Miloš laughed and dared to participate in Drago's whimsical mood: "We'll be your escorts."

“Yes, yes.  Your escorts.  That's good, Miloš.  You just have to laugh sometimes, huh?” 

Years later, Aida would recall wanting to survive but having no desire to live. This response to her horrific experience made no sense to her at the time. Only when recurring nightmares forced her to confront the past would she try to reconcile these emotions. She didn’t want to give her tormentors—Drago above all—the satisfaction of snuffing out her life. She didn’t want to be a nameless statistic of an insane war, yet the will to continue living had died within her.

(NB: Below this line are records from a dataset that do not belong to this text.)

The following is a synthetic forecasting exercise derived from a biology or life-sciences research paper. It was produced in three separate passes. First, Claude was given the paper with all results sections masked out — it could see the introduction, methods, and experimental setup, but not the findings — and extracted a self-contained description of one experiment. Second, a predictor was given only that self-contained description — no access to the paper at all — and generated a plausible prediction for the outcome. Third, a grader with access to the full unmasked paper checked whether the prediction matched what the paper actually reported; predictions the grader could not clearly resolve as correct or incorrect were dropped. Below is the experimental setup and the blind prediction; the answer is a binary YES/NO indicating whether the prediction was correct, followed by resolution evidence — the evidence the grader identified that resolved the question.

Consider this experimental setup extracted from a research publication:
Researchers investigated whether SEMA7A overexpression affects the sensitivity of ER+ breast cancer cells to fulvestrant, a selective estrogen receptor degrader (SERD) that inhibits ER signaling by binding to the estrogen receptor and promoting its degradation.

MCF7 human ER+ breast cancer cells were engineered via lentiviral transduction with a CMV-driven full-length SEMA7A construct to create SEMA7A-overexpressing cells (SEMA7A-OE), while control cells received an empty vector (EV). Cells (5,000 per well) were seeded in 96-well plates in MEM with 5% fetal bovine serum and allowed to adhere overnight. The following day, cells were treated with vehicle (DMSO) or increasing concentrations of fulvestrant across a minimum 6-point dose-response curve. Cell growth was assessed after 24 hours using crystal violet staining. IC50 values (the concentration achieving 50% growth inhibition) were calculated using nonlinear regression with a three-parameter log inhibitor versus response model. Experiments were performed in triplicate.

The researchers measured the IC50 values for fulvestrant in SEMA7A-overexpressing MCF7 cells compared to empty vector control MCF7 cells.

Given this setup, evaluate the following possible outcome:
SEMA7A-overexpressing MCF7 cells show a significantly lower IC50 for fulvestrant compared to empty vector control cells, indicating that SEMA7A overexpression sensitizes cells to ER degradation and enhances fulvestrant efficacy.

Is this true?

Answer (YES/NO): NO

Aida had time to reflect on her hell and opted to die, either by her own hand or otherwise. She knew that her father would never take her back.  She would not be able to hide the truth from him.  He would probably assume the worse happened anyway.

She would not find out about the death of her brother and uncle until months later. Had she known what would happen to them in just a few hours at the soccer field, her resolve to take an action that would end her life would have been more firm. And what if she became pregnant?  No, she had no options and fewer prospects.

Full of anger and despair, she had considered jumping the young sentry, for until Drago entered the scene Miloš had not been particularly attentive to his weapon and more engrossed in a muscle magazine. But she didn’t know how to fire a Kalashnikov, or any weapon for that matter; so even if she could grab it from him, it wouldn’t have done much good. If he killed her, she would have accomplished her dark objective; but despite her depths of despair she was unwilling to risk the other women’s lives in such an attempt. In her mid twenties, she was the oldest among the women captives and felt a sense of responsibility.

“So you are our bargaining chips. I’m a gambling man, and rest assured we’ll get our money’s worth out of you.”  With these words, Drago threw his cigarette butt in their direction and turned back up the stairs.  One of his men had been calling for him.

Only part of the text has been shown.